Nile is in mortal danger, from its source to the sea

By CNA

All along its 6,500km length, alarm bells are ringing.

From Egypt to Uganda, AFP teams have gone out on the ground to gauge the decline of a river that drains a tenth of the African continent.

At its mouth on the Mediterranean, Sayed Mohammed is watching Egypt’s fertile Nile Delta disappear. In Sudan, fellow farmer Mohammed Jomaa fears for his harvests, while at its threatened source in Uganda, there is less and less hydroelectric power for Christine Nalwadda Kalema to light her mud and wattle home.

“The Nile is the most important thing for us,” said Jomaa, who at 17 is the latest generation of his family to work the river’s rich banks at Alty in Gezira state.

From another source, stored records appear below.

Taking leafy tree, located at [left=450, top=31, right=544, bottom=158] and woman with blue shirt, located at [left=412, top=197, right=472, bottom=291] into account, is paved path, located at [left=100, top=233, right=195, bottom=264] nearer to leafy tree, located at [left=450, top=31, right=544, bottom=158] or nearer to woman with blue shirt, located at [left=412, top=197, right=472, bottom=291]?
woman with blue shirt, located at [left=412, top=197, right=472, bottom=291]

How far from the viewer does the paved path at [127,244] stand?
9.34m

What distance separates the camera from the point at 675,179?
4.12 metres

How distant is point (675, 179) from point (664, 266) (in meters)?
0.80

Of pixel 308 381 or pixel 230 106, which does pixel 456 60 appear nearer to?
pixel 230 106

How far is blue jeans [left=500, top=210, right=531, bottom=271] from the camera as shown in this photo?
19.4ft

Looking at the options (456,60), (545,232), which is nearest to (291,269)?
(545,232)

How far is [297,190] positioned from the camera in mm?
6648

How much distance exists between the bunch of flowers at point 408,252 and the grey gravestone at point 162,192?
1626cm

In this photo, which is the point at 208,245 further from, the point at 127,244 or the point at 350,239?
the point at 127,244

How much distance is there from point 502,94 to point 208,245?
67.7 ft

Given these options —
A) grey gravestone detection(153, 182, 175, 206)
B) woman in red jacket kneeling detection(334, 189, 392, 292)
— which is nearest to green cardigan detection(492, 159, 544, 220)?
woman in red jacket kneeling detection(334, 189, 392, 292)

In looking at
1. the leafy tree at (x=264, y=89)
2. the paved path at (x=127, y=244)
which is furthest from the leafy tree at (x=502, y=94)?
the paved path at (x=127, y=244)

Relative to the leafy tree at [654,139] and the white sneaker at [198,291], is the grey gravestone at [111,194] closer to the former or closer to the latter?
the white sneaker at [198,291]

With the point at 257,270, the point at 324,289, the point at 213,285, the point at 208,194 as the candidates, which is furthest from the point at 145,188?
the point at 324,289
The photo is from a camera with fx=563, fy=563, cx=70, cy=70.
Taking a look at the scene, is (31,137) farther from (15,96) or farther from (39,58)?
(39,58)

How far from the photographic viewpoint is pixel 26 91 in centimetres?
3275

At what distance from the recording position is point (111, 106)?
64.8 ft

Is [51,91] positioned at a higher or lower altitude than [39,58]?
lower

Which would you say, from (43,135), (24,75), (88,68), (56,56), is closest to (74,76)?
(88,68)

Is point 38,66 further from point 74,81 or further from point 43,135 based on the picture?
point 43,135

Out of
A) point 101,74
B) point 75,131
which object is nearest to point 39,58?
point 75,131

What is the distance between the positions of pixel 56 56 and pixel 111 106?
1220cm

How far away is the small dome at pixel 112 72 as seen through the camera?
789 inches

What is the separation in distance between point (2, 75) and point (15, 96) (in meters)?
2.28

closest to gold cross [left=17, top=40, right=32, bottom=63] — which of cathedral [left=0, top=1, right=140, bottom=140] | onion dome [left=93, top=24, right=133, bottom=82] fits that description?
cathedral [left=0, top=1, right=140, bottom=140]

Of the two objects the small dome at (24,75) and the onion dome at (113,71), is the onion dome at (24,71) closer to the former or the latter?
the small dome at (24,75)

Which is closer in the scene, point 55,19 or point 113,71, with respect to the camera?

“We certainly do not wish for anything to change,” he said.

But the Nile is no longer the unperturbable river of myth. In half a century its flow has dropped from 3,000 cubic metres per second to 2,830 cubic metres.

Yet it could get much, much worse. With multiple droughts in east Africa, its flow could fall by 70 per cent, according to the United Nations’ most dire predictions.

Every year for the past six decades, the Mediterranean has eaten away between 35m and 75m of the Nile Delta. If the sea level rises even by a metre, a third of this intensely fertile region could disappear, the UN fears, forcing 9 million people from their homes.